Enunciado 1: Substitua "shooting position" por "camera position" na listagem, da linha que contém "Is steeple roof" até à linha que contém "the blurred green background at point 112,105, the", e reproduza apenas essas linhas sem outras alterações.

________

Estas exposições sobre o mundo de Época Roamana são uma cabeçada enriquecedora num dos esteios da cultura ocidental. É triste que nem todo o ocidente lhe tenha acesso.

Anonymous said...

Pensar e repensar Publius Aelius Traianus Hadrianus requer alguma disponibilidade...

Isto é só para ficar entre nós! Não publique.

Sílvia

Anonymous said...

Ora aí está uma exposição que gostaria bastante de visitar. Inevitavelmente, acabei por recordar LES MÉMOIRES D'HADRIEN, da grande Yourcenar, e que tive o prazer de ter lido no original.

Anonymous said...

Por norma ninguém gosta de se expor, principalmente expor aspectos da vida privada, todavia esta exposição permite um repensar o carácter, vida, amor e legado de Adriano (117-138 d.C.).
Quando tive Antiguidade Clássica, em Coimbra, esta personagem exercia fascínio, pela sua personalidade, aparentemente, contraditória. Homem de interesse pela arquitectura e cultura grega, mandou edificar o Panteão de Roma, homem das grandes contradições… responsável pela propagação do Helenismo, tendo embelezado Roma e o Império numerosos monumentos.

________

Enunciado 2:
Responda com base nos comentários sobre a exposição acerca de Adriano:
(a) Onde é que um dos comentadores teve Antiguidade Clássica?
(b) Em que versão leu outro comentador LES MÉMOIRES D'HADRIEN?
(c) Que monumento de Roma Adriano mandou edificar?

________

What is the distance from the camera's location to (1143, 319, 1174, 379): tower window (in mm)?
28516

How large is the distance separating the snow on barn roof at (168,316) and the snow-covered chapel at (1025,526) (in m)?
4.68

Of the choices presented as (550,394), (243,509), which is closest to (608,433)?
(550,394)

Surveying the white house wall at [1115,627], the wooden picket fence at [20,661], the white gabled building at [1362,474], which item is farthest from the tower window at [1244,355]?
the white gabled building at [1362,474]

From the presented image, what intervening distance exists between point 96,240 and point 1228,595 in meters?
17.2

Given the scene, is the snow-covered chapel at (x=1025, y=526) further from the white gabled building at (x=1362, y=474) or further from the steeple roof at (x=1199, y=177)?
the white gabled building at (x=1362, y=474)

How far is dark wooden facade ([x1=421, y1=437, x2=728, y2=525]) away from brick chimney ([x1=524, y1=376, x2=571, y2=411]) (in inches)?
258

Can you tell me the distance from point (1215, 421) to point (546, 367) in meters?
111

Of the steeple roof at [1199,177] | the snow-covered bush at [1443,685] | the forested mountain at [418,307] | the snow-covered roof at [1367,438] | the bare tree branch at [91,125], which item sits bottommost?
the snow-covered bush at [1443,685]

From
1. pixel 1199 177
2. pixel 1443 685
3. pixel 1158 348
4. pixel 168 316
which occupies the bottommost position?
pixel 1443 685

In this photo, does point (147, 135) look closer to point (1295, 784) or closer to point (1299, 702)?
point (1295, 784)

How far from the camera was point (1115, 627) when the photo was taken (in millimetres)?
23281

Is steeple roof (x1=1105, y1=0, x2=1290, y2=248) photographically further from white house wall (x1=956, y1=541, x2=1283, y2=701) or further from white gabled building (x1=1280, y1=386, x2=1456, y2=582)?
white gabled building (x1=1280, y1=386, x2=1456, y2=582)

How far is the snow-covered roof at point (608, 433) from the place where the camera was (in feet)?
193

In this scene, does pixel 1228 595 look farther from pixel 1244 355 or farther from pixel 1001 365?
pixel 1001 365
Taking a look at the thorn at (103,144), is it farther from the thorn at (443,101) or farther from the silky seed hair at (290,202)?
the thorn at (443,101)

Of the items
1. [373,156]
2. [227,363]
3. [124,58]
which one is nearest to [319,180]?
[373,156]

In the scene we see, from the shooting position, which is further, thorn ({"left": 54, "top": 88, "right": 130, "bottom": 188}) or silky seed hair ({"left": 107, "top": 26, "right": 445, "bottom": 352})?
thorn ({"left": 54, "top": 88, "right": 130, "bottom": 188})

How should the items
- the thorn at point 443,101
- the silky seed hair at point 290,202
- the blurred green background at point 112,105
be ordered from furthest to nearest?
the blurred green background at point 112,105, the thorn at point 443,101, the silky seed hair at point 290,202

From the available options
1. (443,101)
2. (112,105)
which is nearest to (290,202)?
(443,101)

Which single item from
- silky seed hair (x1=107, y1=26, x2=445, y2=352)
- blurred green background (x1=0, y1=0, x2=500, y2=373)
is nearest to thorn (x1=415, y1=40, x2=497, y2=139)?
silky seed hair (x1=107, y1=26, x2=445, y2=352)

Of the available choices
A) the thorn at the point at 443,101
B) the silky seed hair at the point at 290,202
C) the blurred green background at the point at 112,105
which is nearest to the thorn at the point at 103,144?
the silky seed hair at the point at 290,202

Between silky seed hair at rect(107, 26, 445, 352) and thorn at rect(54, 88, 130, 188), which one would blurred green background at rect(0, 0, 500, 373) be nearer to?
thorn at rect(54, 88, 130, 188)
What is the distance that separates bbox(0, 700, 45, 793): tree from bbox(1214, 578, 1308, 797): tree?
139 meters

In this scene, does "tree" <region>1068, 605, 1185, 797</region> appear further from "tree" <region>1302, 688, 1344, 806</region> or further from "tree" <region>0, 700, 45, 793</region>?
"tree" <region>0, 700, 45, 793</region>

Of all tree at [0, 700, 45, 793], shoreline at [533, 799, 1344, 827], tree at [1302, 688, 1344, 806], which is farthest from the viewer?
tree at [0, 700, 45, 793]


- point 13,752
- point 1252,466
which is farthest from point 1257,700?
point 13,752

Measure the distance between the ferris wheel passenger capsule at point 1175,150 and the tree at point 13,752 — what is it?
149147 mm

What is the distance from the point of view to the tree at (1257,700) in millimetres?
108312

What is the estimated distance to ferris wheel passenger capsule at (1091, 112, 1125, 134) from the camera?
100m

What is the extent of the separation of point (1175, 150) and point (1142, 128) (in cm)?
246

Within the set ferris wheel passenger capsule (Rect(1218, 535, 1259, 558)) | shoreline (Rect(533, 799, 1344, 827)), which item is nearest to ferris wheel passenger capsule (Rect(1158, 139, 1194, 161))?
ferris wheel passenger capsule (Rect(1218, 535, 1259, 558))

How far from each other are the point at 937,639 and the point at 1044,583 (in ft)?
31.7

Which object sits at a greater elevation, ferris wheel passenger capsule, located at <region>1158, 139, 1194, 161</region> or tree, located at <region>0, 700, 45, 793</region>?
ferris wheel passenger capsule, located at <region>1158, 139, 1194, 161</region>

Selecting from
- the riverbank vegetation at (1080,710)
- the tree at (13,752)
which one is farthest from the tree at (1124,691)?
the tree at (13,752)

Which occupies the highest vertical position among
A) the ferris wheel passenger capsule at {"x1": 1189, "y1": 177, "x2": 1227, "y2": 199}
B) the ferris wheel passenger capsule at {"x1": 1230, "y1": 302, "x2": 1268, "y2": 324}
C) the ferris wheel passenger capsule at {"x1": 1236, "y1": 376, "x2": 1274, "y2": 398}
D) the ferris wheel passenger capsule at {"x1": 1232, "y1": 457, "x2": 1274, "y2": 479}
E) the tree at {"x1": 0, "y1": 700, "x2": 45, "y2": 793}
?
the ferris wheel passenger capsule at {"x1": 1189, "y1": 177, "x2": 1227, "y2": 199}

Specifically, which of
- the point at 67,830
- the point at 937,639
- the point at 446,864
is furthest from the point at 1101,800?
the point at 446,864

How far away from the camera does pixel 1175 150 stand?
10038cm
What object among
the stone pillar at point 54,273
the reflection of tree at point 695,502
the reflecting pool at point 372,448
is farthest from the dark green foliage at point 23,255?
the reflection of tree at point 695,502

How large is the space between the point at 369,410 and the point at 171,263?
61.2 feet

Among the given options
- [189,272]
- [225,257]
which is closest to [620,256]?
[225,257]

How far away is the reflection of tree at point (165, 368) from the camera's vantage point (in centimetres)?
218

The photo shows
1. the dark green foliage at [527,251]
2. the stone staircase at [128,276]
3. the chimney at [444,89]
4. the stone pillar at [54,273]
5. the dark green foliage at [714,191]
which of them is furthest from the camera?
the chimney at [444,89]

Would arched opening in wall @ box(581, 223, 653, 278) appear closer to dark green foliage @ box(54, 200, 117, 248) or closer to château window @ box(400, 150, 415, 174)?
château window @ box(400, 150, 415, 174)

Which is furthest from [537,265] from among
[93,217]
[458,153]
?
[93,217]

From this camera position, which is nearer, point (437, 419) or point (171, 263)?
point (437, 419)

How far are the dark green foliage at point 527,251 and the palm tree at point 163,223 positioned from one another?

________

Resposta escrita 1:
Is steeple roof (x1=1105, y1=0, x2=1290, y2=248) photographically further from white house wall (x1=956, y1=541, x2=1283, y2=701) or further from white gabled building (x1=1280, y1=386, x2=1456, y2=582)?
white gabled building (x1=1280, y1=386, x2=1456, y2=582)

How far is the snow-covered roof at point (608, 433) from the place where the camera was (in feet)?
193

In this scene, does pixel 1228 595 look farther from pixel 1244 355 or farther from pixel 1001 365?
pixel 1001 365
Taking a look at the thorn at (103,144), is it farther from the thorn at (443,101) or farther from the silky seed hair at (290,202)?
the thorn at (443,101)

Of the items
1. [373,156]
2. [227,363]
3. [124,58]
which one is nearest to [319,180]?
[373,156]

In the scene we see, from the camera position, which is further, thorn ({"left": 54, "top": 88, "right": 130, "bottom": 188}) or silky seed hair ({"left": 107, "top": 26, "right": 445, "bottom": 352})?
thorn ({"left": 54, "top": 88, "right": 130, "bottom": 188})

How should the items
- the thorn at point 443,101
- the silky seed hair at point 290,202
- the blurred green background at point 112,105
be ordered from furthest to nearest?
the blurred green background at point 112,105, the thorn at point 443,101, the silky seed hair at point 290,202

Resposta escrita 2:
(a) Em Coimbra.
(b) No original.
(c) O Panteão de Roma.